The fourth industrial revolution is now upon us, combining traditional manufacturing and industrial practices with digital technologies including advanced computing solutions, cloud and remote computing, Internet of Things (IoT) and connected devices, and artificial intelligence (AI) and machine learning.
Just like the previous three industrial revolutions – steam and water power, electricity and assembly lines, and computerisation – it will transform how things are made.
Speaking at a recent conference on new industrial technologies, Siemens’ head of automation, Simon Keogh, said that edge computing and AI in particular will play an increasingly important role in manufacturing.
Edge computing is when data is analysed on the edge of the network where it is generated, rather than in the cloud.
One example is an autonomous vehicle, Keogh told B2B media company Insider’s Northern Powerhouse Advanced Manufacturing Conference in Greater Manchester: “Consider this as a machine with an on-board edge computer: I would want to make sure that while I was in that vehicle that it’s the on-board computer that is controlling the vehicle and making the decisions.
“I wouldn’t be that comfortable if it was all being managed in the cloud and it was the cloud deciding whether I am turning left or right or making an emergency stop because somebody has stepped out in front of the vehicle.”
In a factory, edge is the layer in between the machines (and their sensors and controllers) and the cloud.

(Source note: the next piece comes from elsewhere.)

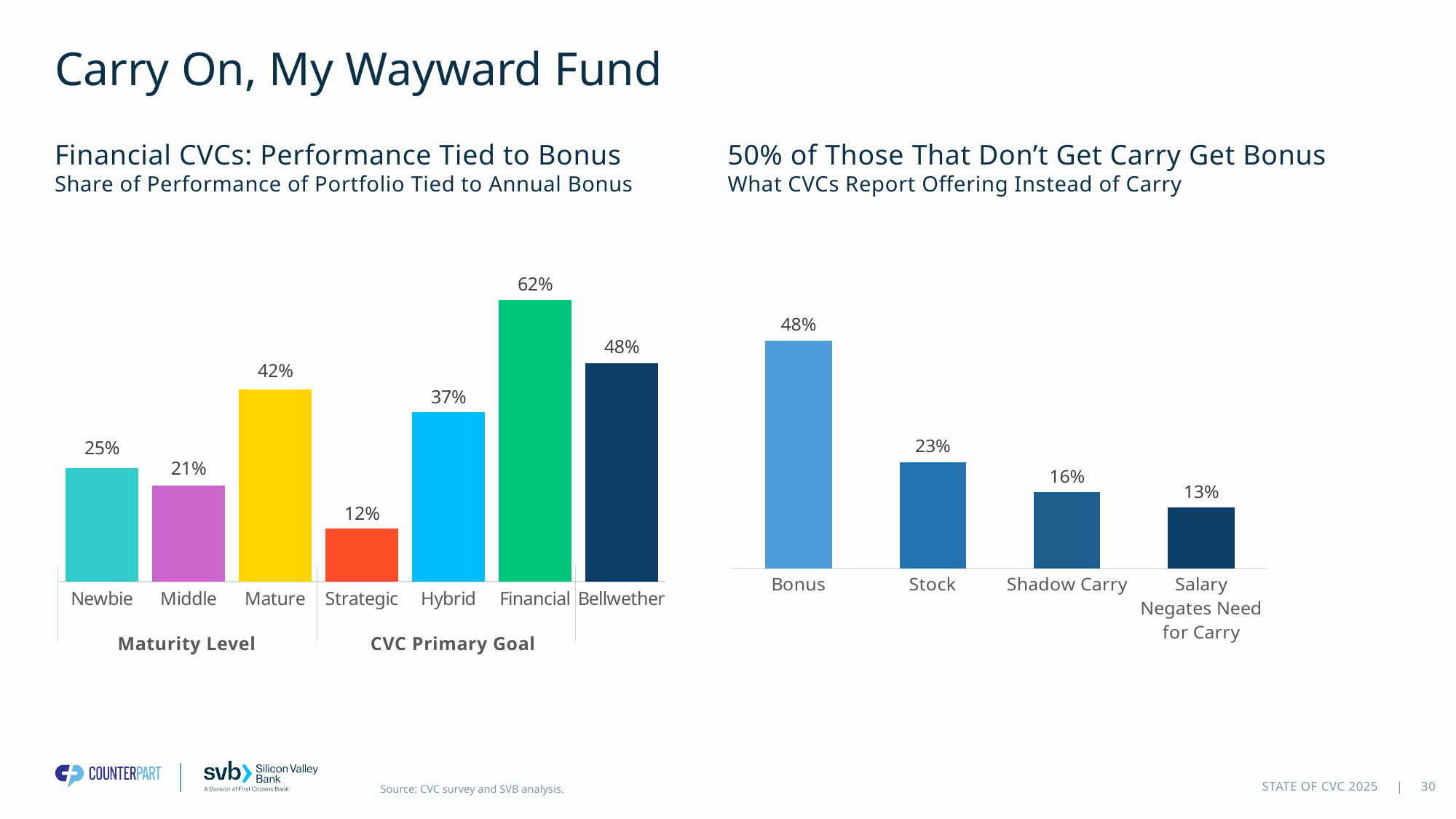
In the '50% of Those That Don't Get Carry Get Bonus' chart, what is the difference between Bonus and Shadow Carry? 32% In the 'Financial CVCs: Performance Tied to Bonus' chart, what is the value for Strategic? 12% In the 'Financial CVCs: Performance Tied to Bonus' chart, what is the difference between Financial and Bellwether? 14% What kind of chart is the '50% of Those That Don't Get Carry Get Bonus' chart? bar chart How many bars are in the 'Financial CVCs: Performance Tied to Bonus' chart? 7 In the 'Financial CVCs: Performance Tied to Bonus' chart, what is the value for Mature? 42% In the 'Financial CVCs: Performance Tied to Bonus' chart, which category has the highest value? Financial In the 'Financial CVCs: Performance Tied to Bonus' chart, which category has the lowest value? Strategic In the 'Financial CVCs: Performance Tied to Bonus' chart, which is larger, Newbie or Middle? Newbie In the '50% of Those That Don't Get Carry Get Bonus' chart, which category has the highest value? Bonus In the '50% of Those That Don't Get Carry Get Bonus' chart, do the values rise or fall from left to right? fall In the '50% of Those That Don't Get Carry Get Bonus' chart, what is the value for Stock? 23%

“We’ve realised that the sheer volume of data that’s being created at the control level is massive,” Keogh said. “It simply isn’t efficient to put all that data into the cloud. There is a need for a localised, high-speed, pre-processing layer that sits between the control level and the cloud. Edge technology fills this gap.”

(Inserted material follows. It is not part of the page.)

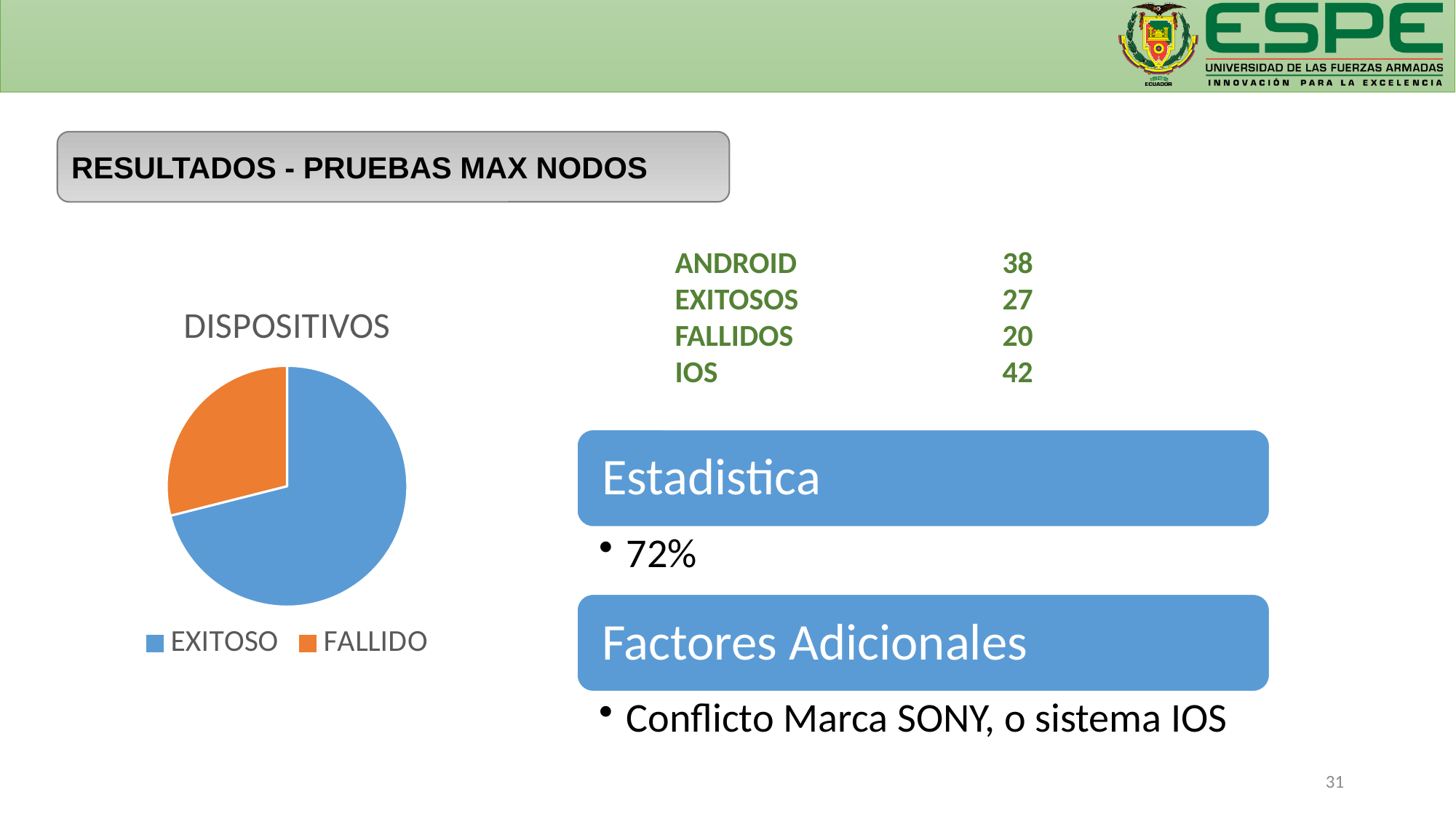
What is the title of the pie chart? DISPOSITIVOS Does the EXITOSO slice take up more or less than half of the pie chart? more What kind of chart is shown on the slide? pie chart Which slice of the pie chart is the largest? EXITOSO Which slice of the pie chart is the smallest? FALLIDO How many slices does the pie chart have? 2 Does the FALLIDO slice take up more or less than half of the pie chart? less Which is larger in the pie chart, EXITOSO or FALLIDO? EXITOSO What colour is the EXITOSO slice in the pie chart? blue How many entries does the legend of the pie chart list? 2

Keogh also explained how advances in AI are enabling manufacturers to automate a wider range of processes, not just those that are predictable.
“Traditionally,” he explained, “you’d automate those processes that are repeated time and time again. Where AI comes into its own is the ability to automate the unpredictable. We’ve developed a neuro-processing unit that sits inside our standard automation controllers. We can use it to train robots rather than programming them.”
This allows for greater flexibility: we’ll tell the robots of tomorrow what to do, and they will decide how they do it.